In India, a similar process is happening in the forests, once again righting a colonial-era wrong. The British Raj nationalized the forests, making them property of the Crown. Upon independence, ownership of the forest passed to the new Indian government. Yet tribal peoples continue to work those lands as they had for centuries.

Now India’s Liberty Institute is working with those forest inhabitants to reestablish their long-lost ownership rights, under a law passed in 2006. However, unlike South Africa, the records of who has been using the land are much less comprehensive in India, which has made allocation difficult and a potential source of conflict.

Technology to the rescue! According to the law, you need to establish use of the land as of the end of 2005 to be granted title. The Liberty Institute has worked with villagers to use GPS devices (most villagers have smartphones, according to the Institute’s Barun Mitra) to plot their land ownership claims. Archival Google Earth maps are then used to validate those claims and to resolve disputes.

India had recognized a constitutional right to property in its initial constitution in 1950, but this was deleted by the socialist government in 1978. As Barun Mitra says:

The spread of land related protests, particularly by the poor, over the last two decades, and the growing intensity of such protests in the past decade, seems to indicate that the people may be beginning to realise the economic and political value underlying the idea of property rights.

If this is true, then not only property rights will find wider recognition, but democracy itself will emerge stronger, with citizens asserting their rights more forcefully.
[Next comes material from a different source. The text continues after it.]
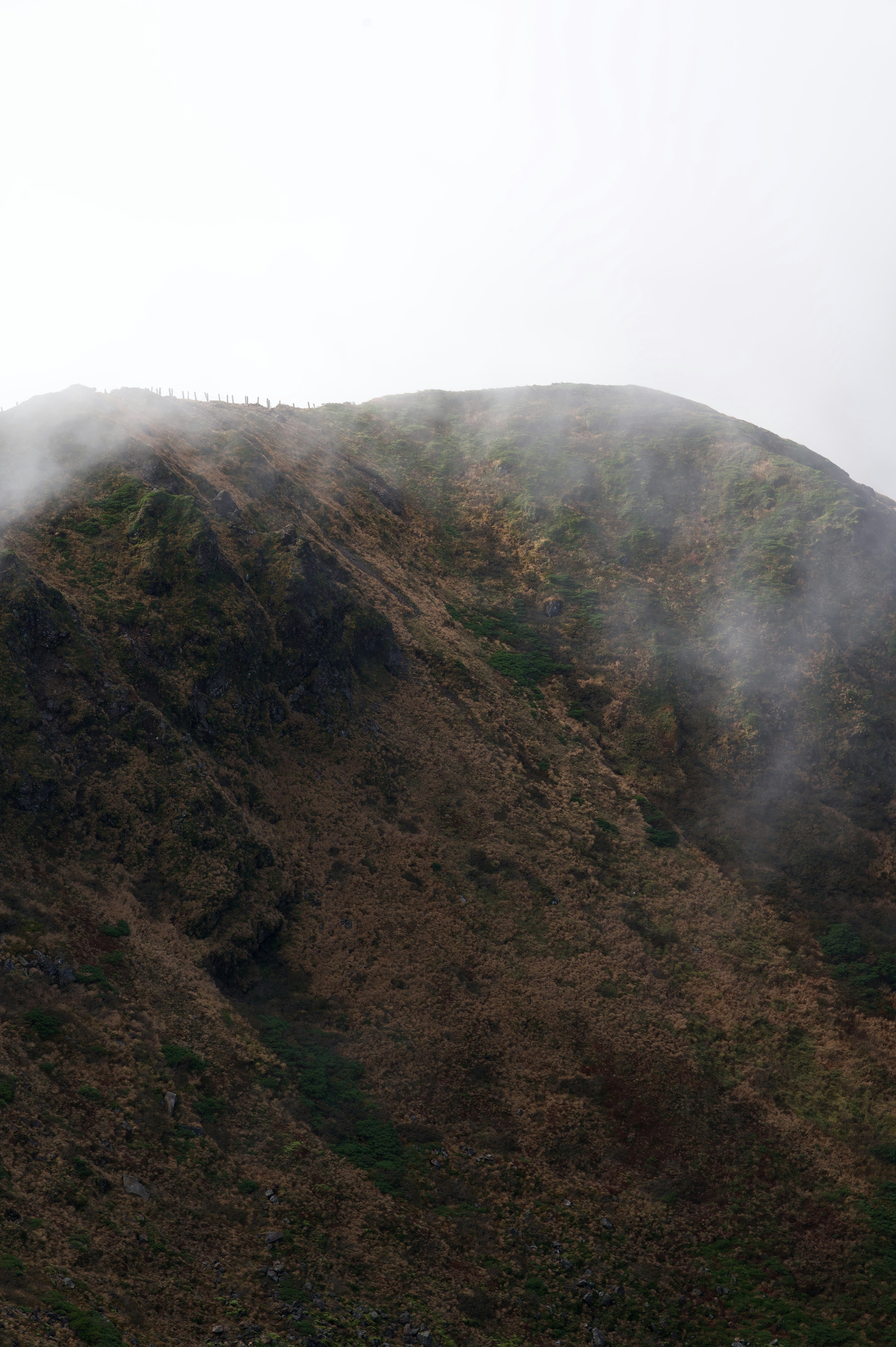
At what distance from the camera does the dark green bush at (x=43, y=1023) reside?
74.2 feet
Finally, in Honduras, the think tank Eleutera is tackling related problems. There, the problem is not so much a legacy of racism, or of a lack of records, but a kleptocratic governing class. Property records have been kept, but many have been stolen by government officials. Therefore, Eleutera is working to resolve disputes caused by this registry regime and replace it with a new technological system that solves the problem of lack of trust caused by rampant corruption.

The new system will be based on the blockchain, the distributed public ledger used to validate bitcoin transactions. As Guillermo Pena, Executive Director of Eleutera, notes in the Central American edition of Economic Freedom of the World 2015:

The blockchain platform is renowned for its resistance to manipulation, because it doesn’t depend on any one person or specific entity, and for being publicly accessible to everyone.

By solving the problem of trust, the new system can swiflty eliminate one of the largest sources of corruption in Honduras.

These three think tanks demonstrate that their activities go well beyond producing quasi-academic white papers. Not only are they helping to unlock wealth, they are introducing reforms that make their countries more honest, more democratic, and yes, more equal.

Now if you’ll excuse me, I have some cleaning to do.